Wednesday 17 March 2010

The Great Day is Upon Us


This is jinxing it for sure, but this evening, in nary a few hours, we're going to see Shutter Island - at long last! Goody good hooray hurrah, etc.


Image from thephoenix.com - ta!

Thursday 11 March 2010

Bourne in the Middle E-E-East

See what I did there?

Yep, you guessed it, we went to see Green Zone and it was Bourne in Iraq. Well, to backtrack, we WENT to see Shutter Island, but obviously it's not out til Friday. I seem to have experienced a genuine hallucination when checking the Cineworld website yesterday morning, which resulted in me strolling up to the counter and chirpily asking for "Two for Shutter Island please" only to be met with a confused-but-friendly face and "Oh, dat ain't out til Fri-dy, looks well good tho". So, I felt like a spoon, and we saw Green Zone instead.


So... I can't say I was disappointed, but I wasn't blown away either. Essentially, lots of wobbly camera, and guns, some slightly-confusing-conspiracies and Matt Damon (bless him) yelling "where are the WMDs?!?" over and over again. I enjoyed it, but the most interesting thing about it was how blatantly it waved it's conspiracy theories around... Now as a left-leaning liberal type person, I of course completely believe that the Bush administration (with a little lap-dogging from our side of the pond), fabricated the idea of WMDs in Iraq (or nuclear weapons, as they used to be called before we became the planet of the apes) in order to justify a war, the real motivations of which were probably regime-change, oil, arms-manufacture-based profiteering and a bit of 9/11 scape-goatery. We know this to be true. But to make a mainstream Hollywood film about it, and treat it like a regular conspiracy thriller (as if we're not still there, as if this still isn't going on), well, Greengrass, that's interesting. I'm not sure I can draw a conclusion on that actually, so will leave this paragraph hanging...
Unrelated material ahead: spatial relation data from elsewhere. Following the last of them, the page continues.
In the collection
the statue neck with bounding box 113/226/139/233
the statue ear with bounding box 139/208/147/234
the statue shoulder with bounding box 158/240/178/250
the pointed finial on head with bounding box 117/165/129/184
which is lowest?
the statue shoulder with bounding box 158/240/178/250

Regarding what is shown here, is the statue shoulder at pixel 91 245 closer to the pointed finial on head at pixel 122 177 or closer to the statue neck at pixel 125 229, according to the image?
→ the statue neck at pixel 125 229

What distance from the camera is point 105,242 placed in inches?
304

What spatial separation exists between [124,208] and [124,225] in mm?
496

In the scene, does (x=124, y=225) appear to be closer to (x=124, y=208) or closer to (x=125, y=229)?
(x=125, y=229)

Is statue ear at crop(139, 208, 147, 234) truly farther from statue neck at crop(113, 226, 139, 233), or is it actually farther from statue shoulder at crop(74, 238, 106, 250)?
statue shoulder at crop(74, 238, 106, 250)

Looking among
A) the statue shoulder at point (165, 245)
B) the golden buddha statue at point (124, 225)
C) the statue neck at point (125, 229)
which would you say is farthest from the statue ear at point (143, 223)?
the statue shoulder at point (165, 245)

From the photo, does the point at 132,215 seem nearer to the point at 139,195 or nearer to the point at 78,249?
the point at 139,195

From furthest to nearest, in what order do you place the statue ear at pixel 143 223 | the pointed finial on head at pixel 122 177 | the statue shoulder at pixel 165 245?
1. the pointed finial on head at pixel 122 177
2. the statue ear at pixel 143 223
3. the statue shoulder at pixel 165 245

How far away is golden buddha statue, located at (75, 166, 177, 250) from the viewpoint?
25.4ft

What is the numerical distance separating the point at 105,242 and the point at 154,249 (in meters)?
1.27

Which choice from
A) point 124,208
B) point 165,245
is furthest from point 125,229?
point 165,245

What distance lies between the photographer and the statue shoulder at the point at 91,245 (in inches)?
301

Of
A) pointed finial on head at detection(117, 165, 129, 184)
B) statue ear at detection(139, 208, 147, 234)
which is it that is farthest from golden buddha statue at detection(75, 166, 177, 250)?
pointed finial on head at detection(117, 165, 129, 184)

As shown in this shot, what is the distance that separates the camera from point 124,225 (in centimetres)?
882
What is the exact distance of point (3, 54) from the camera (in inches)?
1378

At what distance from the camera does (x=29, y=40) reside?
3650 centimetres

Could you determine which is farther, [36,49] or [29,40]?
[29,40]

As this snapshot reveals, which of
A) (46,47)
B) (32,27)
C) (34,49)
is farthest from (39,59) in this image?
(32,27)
Unfortunately, no matter how much I might have enjoyed the film, I'm always left with the same slightly nauseous and confused feeling I get after watching any film that touches on Iraq (the considerably more masterful
Hurt Locker (Kathryn Bigelow, 2009) included)... the feeling that we nobody's a good guy, nobody's a bad guy and there's nothing anyone can bloody do about it. We've made a dirty great mess of the whole thing, and it just makes me want to cry. Apologies for being such a total girl about it, but it's just the way I feel. So, am I recommending this film? As usual, I'm sure you can't tell, and neither can I. I think probably yes. I'll say, 'not bad'. And 'I wasn't bored', but that's about it.